Figure 4(a) illustrate the average internet addiction level of different department. In general, except the internet addiction level of a few departments is extremely high, it fluctuates around 0.4. Further, we statistically analyze the differences in internet addiction level among students in different disciplines. In Fig. 4(b), we can observe that there is no significant difference in internet addiction level among students in different disciplines. The result is also consistent with the psychological finding in [9]. Experimental conducted by Wei et al. demonstrate the difference in internet addiction is not significant. The consistent result with psychological findings is also evidence of the effectiveness of the internet addiction value we learned.

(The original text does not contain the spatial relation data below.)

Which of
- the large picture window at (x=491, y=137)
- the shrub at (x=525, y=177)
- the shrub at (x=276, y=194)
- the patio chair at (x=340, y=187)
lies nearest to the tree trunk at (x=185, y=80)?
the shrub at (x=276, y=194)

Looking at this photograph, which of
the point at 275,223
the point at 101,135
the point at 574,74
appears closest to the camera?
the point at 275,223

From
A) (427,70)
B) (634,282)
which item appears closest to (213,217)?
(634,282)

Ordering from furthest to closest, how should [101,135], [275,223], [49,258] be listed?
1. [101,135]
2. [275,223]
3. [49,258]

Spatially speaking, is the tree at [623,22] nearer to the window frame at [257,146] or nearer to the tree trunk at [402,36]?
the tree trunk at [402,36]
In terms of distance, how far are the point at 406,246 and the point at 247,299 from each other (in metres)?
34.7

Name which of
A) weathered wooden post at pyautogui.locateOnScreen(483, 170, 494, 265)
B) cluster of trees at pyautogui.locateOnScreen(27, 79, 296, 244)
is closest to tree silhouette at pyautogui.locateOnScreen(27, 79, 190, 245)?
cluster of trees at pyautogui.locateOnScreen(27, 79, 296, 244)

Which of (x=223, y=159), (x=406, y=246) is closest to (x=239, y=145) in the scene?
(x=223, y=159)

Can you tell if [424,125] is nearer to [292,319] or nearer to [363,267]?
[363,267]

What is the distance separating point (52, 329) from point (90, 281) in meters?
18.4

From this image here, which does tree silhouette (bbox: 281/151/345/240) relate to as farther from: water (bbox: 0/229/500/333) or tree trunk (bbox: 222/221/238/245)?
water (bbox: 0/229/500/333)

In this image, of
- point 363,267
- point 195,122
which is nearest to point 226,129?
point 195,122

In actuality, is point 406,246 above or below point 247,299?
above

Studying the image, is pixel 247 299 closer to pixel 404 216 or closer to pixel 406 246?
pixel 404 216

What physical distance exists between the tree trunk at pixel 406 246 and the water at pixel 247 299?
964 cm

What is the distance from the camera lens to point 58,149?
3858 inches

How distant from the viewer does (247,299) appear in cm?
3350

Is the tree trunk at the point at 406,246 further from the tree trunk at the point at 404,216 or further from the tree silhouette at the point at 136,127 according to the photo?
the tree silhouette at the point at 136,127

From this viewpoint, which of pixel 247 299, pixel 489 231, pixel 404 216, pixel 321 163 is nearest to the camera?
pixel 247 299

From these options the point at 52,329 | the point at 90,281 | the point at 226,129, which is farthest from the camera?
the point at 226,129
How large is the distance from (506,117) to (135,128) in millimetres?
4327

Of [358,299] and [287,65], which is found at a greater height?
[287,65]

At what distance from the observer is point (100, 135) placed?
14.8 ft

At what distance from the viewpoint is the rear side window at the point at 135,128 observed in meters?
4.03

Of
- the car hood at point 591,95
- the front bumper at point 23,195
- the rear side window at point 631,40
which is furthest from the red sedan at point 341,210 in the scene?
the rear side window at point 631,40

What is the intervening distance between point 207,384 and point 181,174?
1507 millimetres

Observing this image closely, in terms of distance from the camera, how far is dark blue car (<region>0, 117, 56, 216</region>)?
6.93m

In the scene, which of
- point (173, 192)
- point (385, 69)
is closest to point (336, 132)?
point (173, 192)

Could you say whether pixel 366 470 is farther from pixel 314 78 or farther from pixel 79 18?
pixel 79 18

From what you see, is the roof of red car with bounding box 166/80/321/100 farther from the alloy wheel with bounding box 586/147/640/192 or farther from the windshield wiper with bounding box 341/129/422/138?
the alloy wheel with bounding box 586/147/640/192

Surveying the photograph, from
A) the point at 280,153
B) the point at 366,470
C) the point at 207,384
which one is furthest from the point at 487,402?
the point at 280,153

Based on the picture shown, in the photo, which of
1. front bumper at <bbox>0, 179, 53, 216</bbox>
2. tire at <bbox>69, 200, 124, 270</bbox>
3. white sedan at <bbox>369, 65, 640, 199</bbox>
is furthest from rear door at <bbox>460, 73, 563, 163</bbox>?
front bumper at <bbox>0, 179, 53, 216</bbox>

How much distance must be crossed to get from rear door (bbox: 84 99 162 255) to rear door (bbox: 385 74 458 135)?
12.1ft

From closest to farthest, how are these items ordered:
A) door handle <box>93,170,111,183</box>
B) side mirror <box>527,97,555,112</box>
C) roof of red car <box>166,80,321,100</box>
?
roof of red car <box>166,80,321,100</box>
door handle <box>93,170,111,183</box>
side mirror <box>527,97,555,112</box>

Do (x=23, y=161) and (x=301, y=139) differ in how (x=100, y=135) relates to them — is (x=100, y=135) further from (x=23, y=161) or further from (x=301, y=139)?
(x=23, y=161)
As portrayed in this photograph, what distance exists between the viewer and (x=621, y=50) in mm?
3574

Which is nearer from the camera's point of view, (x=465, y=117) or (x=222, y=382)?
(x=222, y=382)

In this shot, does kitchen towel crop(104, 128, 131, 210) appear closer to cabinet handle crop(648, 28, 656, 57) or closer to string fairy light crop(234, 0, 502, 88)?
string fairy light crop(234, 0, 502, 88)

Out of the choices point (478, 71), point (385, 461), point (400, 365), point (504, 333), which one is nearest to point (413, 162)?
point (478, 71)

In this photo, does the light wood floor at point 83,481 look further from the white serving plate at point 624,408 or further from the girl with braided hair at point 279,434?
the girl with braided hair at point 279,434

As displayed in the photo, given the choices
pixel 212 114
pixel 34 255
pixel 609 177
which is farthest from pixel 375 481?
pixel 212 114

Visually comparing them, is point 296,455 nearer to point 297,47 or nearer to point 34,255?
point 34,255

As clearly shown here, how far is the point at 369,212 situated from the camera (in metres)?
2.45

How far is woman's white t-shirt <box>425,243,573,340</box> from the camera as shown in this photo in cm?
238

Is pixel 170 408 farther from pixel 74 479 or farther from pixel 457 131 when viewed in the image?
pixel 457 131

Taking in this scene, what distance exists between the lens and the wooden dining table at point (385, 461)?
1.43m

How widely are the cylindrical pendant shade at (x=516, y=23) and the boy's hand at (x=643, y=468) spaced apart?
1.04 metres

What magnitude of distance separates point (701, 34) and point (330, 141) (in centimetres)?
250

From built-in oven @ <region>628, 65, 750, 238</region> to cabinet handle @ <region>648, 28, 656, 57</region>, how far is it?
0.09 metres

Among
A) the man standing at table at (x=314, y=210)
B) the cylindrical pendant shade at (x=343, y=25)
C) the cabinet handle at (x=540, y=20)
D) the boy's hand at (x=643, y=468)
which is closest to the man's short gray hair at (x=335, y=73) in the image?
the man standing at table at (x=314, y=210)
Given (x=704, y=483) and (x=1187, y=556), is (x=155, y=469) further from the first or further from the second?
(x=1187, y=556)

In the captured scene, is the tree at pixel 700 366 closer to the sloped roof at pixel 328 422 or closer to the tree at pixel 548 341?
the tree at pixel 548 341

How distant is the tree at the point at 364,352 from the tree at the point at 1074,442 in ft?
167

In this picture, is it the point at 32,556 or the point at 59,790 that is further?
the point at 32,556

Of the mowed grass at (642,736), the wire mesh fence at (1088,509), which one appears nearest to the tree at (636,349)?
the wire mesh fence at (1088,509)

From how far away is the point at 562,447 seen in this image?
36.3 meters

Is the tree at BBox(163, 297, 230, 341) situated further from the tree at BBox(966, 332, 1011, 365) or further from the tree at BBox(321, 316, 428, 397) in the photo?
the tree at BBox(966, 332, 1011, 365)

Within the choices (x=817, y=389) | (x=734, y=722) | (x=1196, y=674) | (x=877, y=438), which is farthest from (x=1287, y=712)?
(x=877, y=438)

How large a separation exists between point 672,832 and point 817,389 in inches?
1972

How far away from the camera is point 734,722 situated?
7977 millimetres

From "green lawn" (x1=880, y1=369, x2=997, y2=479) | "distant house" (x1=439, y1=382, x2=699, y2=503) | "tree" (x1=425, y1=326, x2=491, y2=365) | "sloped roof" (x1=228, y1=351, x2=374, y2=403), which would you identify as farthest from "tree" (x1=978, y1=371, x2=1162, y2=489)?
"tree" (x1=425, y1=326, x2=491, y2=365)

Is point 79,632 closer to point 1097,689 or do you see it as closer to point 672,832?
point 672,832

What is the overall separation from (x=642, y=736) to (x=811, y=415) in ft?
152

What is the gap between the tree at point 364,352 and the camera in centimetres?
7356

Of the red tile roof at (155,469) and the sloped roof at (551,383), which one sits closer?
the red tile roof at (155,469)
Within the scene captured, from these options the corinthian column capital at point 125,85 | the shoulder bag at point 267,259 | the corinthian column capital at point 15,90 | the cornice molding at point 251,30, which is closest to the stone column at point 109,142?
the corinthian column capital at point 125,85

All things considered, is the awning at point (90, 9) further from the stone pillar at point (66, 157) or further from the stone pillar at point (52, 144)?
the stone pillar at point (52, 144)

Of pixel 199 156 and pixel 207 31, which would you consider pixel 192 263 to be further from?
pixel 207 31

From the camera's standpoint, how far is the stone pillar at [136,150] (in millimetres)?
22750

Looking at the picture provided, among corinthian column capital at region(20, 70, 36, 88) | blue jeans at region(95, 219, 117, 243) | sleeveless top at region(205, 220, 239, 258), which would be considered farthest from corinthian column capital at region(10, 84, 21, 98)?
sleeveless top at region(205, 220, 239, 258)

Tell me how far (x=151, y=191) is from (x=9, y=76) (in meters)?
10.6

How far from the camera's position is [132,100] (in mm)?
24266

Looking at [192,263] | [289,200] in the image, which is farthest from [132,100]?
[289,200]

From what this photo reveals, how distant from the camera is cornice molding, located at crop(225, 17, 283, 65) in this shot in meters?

Effect of Internet Addiction on Online Time. To show the role internet addiction plays when predicting students’ online time, we extract students’ daily behavior, and then we conduct two two-classification experiments using decision tree method: one predicts online time interval with daily behavior, and the other predicts online time interval with daily behavior and internet addiction value. Since the whole tree is too big to be put here, we select two representative branches. Note that all the values are normalized.

Fig. 5.
figure 5

Decision tree with behavior and internet addiction value. (a) predict with behavior data, (b) predict with behavior data and internet addiction value learned through naive LIA

From Fig. 5(a), we know that wifi access time and average internet access gap are important features when predicting online time. It is consistent with our intuitive thinking that less wifi access time and long internet access gap will cause less online time. Figure 5(b) illustrates that the internet addiction value is critical for predicting daily online time. Particularly, in this branch, the relatively low internet addiction value is a reason leading to short online time.

7 Conclusion

In this paper, we estimate college students’ internet addiction level quantitatively using their behavior data in the campus. Specifically, we define the internet addiction value as a hidden variable which will affect students’ online time, and formulate the problem as a regression problem. Along this line, we propose a linear internet addiction (LIA) model and a neural network internet addiction (NIA) model. Both of the models take students’ regular behavior into consideration. Finally, we conduct excessive experiments on a real-world dataset from a Chinese college, the results demonstrate the effectiveness of our model, and the analysis results are consistent with some psychological findings, which also verify the correctness of the model we propose.